--- begin Material to process ---
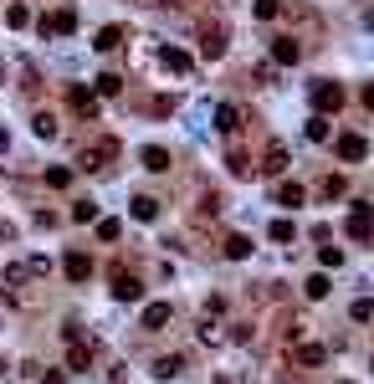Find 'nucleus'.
--- end Material to process ---
--- begin Material to process ---
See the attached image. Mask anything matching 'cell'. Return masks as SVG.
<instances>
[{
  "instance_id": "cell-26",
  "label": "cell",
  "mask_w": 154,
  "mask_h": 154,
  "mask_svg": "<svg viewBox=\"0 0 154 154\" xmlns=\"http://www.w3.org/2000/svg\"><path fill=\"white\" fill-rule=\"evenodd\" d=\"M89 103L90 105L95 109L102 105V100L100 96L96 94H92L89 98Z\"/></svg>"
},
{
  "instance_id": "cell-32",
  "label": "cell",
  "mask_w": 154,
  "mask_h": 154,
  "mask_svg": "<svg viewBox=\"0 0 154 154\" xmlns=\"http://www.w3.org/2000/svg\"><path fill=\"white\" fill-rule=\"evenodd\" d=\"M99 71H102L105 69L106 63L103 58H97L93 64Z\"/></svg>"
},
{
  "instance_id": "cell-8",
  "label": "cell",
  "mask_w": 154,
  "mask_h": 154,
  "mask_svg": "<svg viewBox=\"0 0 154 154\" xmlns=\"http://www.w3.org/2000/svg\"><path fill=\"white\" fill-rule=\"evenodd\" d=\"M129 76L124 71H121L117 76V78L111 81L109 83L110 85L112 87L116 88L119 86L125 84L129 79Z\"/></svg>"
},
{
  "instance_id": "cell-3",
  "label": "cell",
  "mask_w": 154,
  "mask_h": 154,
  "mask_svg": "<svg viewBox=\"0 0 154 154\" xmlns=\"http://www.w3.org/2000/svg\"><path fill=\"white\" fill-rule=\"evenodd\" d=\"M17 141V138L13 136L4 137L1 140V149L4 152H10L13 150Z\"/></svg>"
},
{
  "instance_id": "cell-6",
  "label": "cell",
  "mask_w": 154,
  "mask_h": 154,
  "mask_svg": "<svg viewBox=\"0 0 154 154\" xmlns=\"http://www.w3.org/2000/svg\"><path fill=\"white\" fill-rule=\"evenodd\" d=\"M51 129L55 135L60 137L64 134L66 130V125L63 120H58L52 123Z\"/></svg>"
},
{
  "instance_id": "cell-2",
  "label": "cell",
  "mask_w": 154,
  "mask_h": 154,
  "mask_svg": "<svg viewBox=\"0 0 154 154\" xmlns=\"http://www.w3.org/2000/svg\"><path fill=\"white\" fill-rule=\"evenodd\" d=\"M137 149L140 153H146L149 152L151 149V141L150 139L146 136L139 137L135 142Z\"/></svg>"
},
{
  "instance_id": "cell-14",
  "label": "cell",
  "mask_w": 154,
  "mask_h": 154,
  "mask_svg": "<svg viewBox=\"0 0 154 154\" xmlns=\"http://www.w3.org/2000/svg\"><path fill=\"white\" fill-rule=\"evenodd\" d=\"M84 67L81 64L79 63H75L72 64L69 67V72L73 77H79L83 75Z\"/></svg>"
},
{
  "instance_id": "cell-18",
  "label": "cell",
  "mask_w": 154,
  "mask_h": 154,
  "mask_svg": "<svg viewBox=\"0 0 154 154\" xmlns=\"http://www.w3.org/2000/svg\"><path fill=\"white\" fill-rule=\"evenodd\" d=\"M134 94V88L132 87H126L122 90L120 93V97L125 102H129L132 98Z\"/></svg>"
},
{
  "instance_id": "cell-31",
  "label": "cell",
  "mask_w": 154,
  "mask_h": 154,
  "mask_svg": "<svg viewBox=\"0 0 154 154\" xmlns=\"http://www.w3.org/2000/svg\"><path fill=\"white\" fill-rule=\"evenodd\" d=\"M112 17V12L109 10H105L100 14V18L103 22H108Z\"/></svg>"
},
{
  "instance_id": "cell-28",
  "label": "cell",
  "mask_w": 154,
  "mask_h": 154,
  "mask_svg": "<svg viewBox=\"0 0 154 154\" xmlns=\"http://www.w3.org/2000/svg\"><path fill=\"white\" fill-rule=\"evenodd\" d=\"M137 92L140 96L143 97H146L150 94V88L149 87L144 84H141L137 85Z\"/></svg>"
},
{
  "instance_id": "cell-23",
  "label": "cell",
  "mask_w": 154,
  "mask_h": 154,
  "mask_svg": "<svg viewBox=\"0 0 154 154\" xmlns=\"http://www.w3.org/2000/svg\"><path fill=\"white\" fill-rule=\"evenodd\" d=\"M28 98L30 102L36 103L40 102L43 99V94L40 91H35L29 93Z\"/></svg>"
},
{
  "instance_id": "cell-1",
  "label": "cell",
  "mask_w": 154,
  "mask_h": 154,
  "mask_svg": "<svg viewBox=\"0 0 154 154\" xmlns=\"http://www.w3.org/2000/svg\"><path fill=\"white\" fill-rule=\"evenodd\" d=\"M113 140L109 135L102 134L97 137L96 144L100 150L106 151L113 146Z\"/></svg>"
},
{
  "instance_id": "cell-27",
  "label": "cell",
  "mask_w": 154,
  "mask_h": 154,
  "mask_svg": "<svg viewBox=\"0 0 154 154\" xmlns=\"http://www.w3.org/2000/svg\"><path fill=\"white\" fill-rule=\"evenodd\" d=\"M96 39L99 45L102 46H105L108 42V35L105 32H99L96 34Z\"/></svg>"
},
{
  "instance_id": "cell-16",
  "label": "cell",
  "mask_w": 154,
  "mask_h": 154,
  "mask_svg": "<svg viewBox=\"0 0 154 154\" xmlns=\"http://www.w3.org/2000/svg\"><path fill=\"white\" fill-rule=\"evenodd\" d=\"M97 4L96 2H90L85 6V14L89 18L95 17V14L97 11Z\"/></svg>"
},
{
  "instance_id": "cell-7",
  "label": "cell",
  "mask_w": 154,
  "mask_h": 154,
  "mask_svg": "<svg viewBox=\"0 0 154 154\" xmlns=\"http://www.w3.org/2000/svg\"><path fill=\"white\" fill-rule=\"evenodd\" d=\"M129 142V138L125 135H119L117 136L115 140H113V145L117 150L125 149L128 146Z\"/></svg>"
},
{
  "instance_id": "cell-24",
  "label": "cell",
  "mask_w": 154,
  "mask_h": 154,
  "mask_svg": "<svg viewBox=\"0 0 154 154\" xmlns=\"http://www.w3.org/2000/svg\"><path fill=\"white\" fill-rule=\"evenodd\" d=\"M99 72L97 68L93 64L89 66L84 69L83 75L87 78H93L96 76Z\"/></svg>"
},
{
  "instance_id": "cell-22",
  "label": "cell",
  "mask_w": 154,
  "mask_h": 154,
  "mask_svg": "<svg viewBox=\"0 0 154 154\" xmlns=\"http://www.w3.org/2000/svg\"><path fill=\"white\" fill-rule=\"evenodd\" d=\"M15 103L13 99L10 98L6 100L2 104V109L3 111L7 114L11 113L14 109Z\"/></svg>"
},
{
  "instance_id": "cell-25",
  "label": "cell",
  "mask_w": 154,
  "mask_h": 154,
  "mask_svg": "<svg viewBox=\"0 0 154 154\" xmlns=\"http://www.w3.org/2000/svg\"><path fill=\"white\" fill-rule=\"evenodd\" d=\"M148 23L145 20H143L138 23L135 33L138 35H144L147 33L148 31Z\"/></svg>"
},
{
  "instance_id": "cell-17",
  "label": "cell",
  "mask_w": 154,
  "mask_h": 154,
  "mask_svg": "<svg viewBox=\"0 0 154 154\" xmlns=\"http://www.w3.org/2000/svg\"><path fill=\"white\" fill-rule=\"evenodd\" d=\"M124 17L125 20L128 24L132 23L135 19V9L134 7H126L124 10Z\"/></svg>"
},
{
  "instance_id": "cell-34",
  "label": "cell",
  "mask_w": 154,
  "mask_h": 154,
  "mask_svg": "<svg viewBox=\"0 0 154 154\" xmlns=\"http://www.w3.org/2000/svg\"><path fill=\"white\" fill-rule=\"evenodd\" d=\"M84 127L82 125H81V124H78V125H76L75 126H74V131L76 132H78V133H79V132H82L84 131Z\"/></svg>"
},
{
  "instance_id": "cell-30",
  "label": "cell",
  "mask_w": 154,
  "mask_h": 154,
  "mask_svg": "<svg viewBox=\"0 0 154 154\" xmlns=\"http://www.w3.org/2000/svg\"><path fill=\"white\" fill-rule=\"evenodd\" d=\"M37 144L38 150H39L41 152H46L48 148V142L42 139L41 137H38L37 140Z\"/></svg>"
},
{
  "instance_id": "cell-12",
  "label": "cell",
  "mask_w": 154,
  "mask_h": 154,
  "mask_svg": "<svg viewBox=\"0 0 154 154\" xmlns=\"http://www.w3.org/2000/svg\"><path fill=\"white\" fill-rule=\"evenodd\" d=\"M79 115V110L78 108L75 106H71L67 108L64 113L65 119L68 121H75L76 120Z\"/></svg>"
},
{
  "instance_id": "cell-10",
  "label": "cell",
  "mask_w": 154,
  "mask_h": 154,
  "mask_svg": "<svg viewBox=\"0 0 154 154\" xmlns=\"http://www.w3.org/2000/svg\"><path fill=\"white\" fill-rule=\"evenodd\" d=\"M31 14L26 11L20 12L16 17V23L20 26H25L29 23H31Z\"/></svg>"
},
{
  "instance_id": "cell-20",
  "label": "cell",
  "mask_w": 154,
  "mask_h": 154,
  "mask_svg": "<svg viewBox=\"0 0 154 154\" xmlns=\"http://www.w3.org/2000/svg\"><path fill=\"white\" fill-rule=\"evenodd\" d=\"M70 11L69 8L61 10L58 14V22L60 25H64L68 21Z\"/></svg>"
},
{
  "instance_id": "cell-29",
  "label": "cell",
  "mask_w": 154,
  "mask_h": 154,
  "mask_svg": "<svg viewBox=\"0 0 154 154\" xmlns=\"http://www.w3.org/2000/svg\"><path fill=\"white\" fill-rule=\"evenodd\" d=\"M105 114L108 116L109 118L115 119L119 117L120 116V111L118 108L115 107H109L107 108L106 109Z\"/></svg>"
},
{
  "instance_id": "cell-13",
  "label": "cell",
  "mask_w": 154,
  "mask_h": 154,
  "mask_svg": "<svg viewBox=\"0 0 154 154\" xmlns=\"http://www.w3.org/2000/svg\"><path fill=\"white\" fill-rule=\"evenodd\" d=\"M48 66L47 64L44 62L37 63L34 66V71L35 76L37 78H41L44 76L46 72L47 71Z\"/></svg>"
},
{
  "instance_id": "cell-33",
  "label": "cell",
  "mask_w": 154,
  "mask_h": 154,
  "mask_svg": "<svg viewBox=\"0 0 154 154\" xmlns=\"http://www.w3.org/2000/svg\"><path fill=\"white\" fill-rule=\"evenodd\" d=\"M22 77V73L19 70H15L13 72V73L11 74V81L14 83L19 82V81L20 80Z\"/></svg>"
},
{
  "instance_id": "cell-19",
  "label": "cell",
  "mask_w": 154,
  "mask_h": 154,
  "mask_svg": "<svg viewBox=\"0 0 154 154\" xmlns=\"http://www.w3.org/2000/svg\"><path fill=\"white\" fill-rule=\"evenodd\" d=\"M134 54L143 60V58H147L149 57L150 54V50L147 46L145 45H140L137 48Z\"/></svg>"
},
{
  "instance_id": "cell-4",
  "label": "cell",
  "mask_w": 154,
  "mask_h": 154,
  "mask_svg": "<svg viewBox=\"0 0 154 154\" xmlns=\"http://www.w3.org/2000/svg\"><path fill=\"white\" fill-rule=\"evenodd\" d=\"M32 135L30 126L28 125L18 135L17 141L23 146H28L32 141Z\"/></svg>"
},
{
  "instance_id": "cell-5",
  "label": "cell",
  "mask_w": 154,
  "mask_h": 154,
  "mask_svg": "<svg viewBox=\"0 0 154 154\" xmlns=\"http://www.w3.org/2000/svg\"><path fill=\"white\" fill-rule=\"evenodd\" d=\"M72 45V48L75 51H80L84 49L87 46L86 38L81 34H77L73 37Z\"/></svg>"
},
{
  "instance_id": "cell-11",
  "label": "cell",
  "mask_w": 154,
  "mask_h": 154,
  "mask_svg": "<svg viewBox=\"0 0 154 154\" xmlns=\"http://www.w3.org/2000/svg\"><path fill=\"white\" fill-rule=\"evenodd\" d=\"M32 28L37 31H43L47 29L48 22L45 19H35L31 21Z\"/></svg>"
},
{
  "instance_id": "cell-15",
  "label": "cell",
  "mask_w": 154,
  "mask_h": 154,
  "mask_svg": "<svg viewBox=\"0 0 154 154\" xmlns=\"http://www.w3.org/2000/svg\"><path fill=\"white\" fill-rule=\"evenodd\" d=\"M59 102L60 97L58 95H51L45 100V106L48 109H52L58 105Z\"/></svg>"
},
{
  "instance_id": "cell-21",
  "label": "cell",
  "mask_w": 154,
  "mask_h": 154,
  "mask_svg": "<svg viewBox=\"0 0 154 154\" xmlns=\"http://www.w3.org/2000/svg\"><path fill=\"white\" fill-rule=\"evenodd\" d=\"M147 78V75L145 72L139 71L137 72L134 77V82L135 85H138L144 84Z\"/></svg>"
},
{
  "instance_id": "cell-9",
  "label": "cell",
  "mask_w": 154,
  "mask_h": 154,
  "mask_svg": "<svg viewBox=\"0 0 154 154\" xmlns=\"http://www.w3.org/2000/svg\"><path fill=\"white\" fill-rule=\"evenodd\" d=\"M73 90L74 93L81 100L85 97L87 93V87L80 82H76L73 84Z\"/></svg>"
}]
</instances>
--- end Material to process ---
— Set exercise —
Quote the lines from the one containing "See the attached" up to and including the one containing "129L55 135L60 137L64".

— Problem solution —
See the attached image. Mask anything matching 'cell'. Return masks as SVG.
<instances>
[{
  "instance_id": "cell-26",
  "label": "cell",
  "mask_w": 154,
  "mask_h": 154,
  "mask_svg": "<svg viewBox=\"0 0 154 154\" xmlns=\"http://www.w3.org/2000/svg\"><path fill=\"white\" fill-rule=\"evenodd\" d=\"M89 103L90 105L95 109L102 105V100L100 96L96 94H92L89 98Z\"/></svg>"
},
{
  "instance_id": "cell-32",
  "label": "cell",
  "mask_w": 154,
  "mask_h": 154,
  "mask_svg": "<svg viewBox=\"0 0 154 154\" xmlns=\"http://www.w3.org/2000/svg\"><path fill=\"white\" fill-rule=\"evenodd\" d=\"M99 71H102L105 69L106 63L103 58H97L93 64Z\"/></svg>"
},
{
  "instance_id": "cell-8",
  "label": "cell",
  "mask_w": 154,
  "mask_h": 154,
  "mask_svg": "<svg viewBox=\"0 0 154 154\" xmlns=\"http://www.w3.org/2000/svg\"><path fill=\"white\" fill-rule=\"evenodd\" d=\"M129 76L124 71H121L117 76V78L111 81L109 83L110 85L112 87L116 88L119 86L125 84L129 79Z\"/></svg>"
},
{
  "instance_id": "cell-3",
  "label": "cell",
  "mask_w": 154,
  "mask_h": 154,
  "mask_svg": "<svg viewBox=\"0 0 154 154\" xmlns=\"http://www.w3.org/2000/svg\"><path fill=\"white\" fill-rule=\"evenodd\" d=\"M17 141V138L13 136L4 137L1 140V149L4 152H10L13 150Z\"/></svg>"
},
{
  "instance_id": "cell-6",
  "label": "cell",
  "mask_w": 154,
  "mask_h": 154,
  "mask_svg": "<svg viewBox=\"0 0 154 154\" xmlns=\"http://www.w3.org/2000/svg\"><path fill=\"white\" fill-rule=\"evenodd\" d=\"M51 129L55 135L60 137L64 134L66 130V125L63 120H58L52 123Z\"/></svg>"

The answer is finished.